— Exercise instructions —
Exactly repeat the line that contains "How much separation", then every line after it up to and including the final line.

────────

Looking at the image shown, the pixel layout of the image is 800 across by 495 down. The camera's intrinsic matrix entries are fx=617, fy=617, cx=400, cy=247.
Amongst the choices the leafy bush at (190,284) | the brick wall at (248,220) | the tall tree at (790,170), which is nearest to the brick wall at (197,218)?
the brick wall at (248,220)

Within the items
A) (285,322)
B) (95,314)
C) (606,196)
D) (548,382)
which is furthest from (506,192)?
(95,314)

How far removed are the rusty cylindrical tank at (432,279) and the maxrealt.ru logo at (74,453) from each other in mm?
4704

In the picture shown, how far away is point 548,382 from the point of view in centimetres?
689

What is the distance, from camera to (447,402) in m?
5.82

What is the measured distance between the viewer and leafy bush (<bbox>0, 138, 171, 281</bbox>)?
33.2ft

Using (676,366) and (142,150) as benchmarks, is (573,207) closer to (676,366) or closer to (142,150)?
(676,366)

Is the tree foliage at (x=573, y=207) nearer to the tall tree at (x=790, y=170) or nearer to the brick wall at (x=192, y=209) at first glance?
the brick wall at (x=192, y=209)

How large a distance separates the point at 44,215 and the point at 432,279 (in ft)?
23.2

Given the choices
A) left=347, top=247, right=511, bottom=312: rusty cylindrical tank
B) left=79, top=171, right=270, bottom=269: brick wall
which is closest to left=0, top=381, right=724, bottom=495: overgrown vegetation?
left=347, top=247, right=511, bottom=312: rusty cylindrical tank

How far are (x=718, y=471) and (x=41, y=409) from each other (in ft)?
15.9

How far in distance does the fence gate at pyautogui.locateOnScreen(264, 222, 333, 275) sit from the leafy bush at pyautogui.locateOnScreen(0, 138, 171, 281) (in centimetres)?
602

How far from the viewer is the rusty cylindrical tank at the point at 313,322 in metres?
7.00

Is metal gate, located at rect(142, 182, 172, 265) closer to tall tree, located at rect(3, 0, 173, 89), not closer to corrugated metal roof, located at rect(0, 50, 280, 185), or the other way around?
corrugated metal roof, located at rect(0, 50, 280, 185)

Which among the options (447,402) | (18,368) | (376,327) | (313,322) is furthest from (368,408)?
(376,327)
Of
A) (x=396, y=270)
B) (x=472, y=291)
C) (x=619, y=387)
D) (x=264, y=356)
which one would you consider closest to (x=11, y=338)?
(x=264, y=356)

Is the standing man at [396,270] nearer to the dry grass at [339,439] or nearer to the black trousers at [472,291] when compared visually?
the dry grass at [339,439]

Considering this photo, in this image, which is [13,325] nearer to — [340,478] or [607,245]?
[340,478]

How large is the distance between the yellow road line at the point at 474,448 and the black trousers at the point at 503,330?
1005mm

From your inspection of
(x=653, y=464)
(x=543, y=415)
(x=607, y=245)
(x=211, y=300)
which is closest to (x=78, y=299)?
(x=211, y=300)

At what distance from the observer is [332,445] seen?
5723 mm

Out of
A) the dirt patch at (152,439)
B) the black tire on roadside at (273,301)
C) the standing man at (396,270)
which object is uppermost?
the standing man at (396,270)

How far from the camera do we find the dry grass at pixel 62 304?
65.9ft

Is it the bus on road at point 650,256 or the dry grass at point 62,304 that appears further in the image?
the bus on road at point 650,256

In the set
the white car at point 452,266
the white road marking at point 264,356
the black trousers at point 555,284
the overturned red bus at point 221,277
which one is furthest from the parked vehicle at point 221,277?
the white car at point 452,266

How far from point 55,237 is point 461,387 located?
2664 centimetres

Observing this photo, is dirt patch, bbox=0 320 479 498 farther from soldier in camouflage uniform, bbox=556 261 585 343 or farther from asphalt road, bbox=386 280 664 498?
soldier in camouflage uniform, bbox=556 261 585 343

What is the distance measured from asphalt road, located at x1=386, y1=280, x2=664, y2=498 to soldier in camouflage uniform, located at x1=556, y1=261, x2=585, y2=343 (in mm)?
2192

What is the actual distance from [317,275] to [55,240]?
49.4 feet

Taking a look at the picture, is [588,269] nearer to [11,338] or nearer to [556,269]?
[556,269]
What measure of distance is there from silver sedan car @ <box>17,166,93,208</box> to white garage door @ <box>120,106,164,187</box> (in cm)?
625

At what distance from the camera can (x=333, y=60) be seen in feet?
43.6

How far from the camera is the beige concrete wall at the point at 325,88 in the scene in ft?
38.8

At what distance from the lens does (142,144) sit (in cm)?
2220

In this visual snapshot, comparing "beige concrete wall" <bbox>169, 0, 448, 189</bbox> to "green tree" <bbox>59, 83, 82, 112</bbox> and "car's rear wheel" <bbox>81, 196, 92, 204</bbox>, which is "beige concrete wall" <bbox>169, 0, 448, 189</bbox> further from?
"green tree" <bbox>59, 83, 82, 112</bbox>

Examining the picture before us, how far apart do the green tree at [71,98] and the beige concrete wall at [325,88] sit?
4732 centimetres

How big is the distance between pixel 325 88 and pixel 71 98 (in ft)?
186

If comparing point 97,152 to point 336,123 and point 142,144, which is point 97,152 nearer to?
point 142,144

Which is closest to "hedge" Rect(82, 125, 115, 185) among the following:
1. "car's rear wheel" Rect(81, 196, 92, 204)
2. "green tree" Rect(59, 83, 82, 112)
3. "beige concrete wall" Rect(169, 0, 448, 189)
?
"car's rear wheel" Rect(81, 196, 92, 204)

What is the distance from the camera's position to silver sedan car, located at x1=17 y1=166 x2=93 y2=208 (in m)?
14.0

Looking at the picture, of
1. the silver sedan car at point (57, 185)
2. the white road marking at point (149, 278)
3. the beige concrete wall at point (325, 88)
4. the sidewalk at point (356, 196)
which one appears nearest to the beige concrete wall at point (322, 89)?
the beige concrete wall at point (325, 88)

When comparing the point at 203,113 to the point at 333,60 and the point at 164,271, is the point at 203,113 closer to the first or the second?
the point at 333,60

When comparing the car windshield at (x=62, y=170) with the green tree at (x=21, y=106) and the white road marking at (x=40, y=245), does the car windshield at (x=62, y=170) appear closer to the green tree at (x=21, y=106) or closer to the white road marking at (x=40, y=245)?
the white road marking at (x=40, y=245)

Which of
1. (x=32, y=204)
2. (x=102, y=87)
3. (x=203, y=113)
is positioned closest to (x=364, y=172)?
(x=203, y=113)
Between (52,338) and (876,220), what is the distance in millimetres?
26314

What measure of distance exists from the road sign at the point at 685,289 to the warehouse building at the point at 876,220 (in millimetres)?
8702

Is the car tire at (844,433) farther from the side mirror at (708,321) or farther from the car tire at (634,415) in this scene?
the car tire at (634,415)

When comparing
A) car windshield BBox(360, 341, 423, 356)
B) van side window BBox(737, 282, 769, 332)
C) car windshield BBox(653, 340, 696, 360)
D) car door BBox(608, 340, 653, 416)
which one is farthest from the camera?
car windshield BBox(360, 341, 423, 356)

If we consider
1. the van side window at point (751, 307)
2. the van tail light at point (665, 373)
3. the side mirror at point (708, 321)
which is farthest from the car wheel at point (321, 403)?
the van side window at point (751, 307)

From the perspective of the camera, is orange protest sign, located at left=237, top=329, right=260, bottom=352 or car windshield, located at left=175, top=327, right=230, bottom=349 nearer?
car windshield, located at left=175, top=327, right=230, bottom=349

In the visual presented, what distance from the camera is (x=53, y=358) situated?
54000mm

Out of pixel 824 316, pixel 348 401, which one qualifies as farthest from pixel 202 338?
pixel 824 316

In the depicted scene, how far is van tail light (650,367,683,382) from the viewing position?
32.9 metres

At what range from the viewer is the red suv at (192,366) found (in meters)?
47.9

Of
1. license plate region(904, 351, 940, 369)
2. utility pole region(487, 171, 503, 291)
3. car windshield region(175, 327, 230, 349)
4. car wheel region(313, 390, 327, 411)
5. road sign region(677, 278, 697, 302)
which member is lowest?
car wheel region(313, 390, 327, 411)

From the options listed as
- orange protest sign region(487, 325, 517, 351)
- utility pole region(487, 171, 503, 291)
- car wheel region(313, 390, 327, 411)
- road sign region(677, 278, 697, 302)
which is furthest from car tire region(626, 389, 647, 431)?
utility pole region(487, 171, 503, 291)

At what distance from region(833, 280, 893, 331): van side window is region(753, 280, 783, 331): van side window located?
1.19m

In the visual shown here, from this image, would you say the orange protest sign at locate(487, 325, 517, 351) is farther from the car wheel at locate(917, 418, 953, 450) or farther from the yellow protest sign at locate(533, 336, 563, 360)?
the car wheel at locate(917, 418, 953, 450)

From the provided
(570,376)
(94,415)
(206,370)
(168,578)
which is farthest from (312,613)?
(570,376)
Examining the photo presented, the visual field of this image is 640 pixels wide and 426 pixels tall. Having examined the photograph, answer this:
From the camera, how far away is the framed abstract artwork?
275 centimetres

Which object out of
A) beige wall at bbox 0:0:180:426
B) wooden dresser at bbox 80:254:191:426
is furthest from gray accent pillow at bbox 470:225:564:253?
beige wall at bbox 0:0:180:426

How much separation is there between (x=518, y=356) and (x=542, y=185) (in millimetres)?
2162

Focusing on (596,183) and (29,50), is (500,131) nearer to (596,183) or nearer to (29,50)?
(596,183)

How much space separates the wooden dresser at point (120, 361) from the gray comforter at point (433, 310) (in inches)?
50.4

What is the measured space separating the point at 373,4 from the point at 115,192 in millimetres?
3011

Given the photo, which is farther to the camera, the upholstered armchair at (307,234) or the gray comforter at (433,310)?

────────

— Final result —
How much separation is there between (x=518, y=356) and (x=542, y=185) (in millimetres)?
2162

Focusing on (596,183) and (29,50), is (500,131) nearer to (596,183) or nearer to (29,50)?
(596,183)

How much space separates the wooden dresser at point (120, 361) from the gray comforter at point (433, 310) (in inches)?
50.4

What is the measured space separating the point at 373,4 from the point at 115,192 in millimetres?
3011

Given the photo, which is farther to the camera, the upholstered armchair at (307,234) or the gray comforter at (433,310)?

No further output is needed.